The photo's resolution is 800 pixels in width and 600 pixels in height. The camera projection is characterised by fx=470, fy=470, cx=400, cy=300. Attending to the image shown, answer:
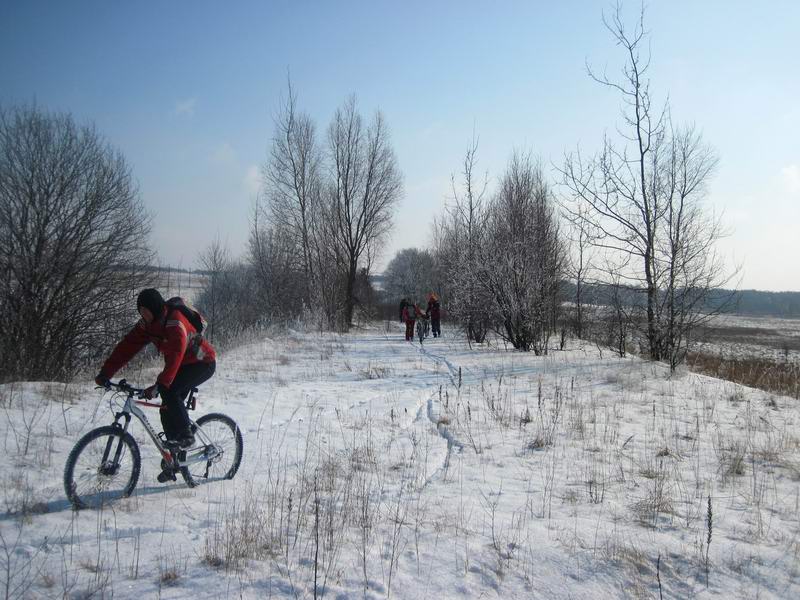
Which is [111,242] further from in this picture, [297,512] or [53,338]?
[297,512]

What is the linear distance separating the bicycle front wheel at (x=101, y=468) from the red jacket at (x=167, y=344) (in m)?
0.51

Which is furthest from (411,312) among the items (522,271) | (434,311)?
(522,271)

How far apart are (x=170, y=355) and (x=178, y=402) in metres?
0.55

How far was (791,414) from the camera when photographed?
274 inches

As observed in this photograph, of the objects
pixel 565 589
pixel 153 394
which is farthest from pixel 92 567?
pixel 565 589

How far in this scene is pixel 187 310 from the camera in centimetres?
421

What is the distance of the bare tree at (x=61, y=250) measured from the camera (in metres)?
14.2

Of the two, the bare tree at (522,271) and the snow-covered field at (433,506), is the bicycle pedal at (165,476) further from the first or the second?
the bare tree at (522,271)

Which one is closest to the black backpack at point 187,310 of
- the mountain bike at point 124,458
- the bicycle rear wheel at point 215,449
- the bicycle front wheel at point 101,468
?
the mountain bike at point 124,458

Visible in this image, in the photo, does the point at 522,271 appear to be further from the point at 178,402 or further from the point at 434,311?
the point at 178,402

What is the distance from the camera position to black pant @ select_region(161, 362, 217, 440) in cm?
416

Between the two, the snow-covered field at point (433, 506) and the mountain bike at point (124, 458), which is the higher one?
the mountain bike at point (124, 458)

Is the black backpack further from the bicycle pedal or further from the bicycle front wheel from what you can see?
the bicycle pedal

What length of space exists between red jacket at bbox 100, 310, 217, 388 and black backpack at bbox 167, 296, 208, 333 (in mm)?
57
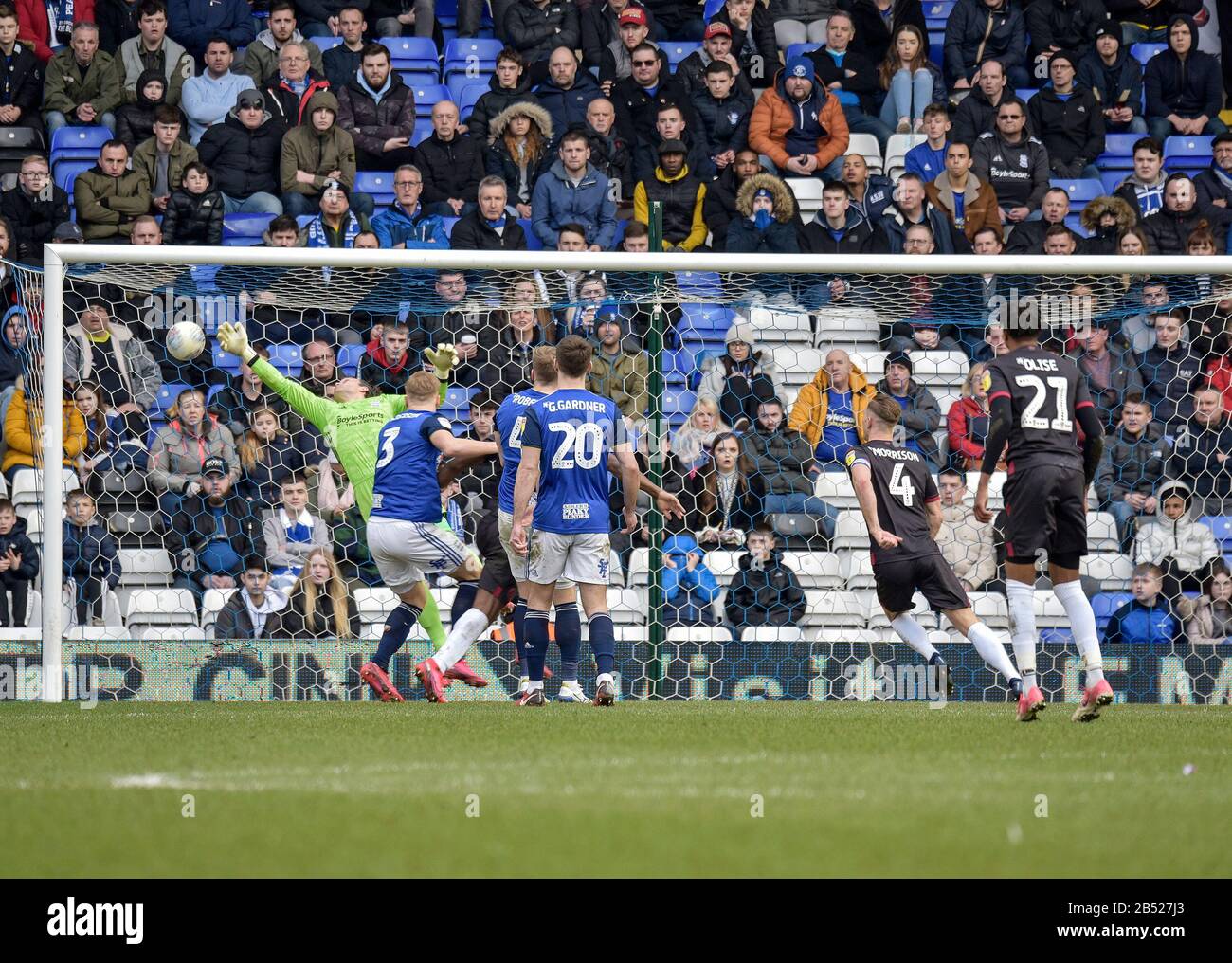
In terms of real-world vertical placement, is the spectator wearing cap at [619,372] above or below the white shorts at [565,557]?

□ □ □ □ □

Task goal → Rewrite the whole listing above with every "black backpack" changed to "dark backpack" and nothing else altered, leaving out the pictures.

Answer to the task →
The photo's resolution is 800 pixels in width and 600 pixels in height. The camera projection is characterised by fx=470, fy=470, cx=400, cy=300. Attending to the image shown, answer:
Which is [111,242] further from in this picture, [297,512] or [53,338]?
[297,512]

What is the linear distance separating the bicycle front wheel at (x=101, y=468) from the red jacket at (x=167, y=344) (in m)?
0.51

Which is furthest from (411,312) among the items (522,271) | (434,311)?
(522,271)

How far apart are (x=170, y=355) and (x=178, y=402) in metres?
0.55

How far was (791,414) from the camera when photographed?
274 inches

As observed in this photograph, of the objects
pixel 565 589
pixel 153 394
which is farthest from pixel 92 567?
pixel 565 589

How far in this scene is pixel 187 310 from the camera in centimetres?
421

What is the distance of the bare tree at (x=61, y=250) measured from the camera (in metres)?
14.2

Of the two, the bare tree at (522,271) and the snow-covered field at (433,506), is the bicycle pedal at (165,476) further from the first or the second?
the bare tree at (522,271)

Which one is closest to the dark backpack at point 187,310 of
- the mountain bike at point 124,458
- the bicycle rear wheel at point 215,449
- the bicycle front wheel at point 101,468
?
the mountain bike at point 124,458

Visible in this image, in the photo, does the point at 522,271 appear to be further from the point at 178,402 or further from the point at 434,311?
the point at 178,402

What is the distance from the camera position to black pant @ select_region(161, 362, 217, 440) in cm?
416

Between the two, the snow-covered field at point (433, 506) and the mountain bike at point (124, 458), which is the higher one?
the mountain bike at point (124, 458)

Is the dark backpack further from the bicycle pedal or further from the bicycle front wheel from what you can see?
the bicycle pedal

What length of space exists between red jacket at bbox 100, 310, 217, 388 and dark backpack at bbox 167, 296, 208, 333 (in mm)?
57
In terms of real-world vertical placement, is the spectator wearing cap at [619,372] above or below the white shorts at [565,557]?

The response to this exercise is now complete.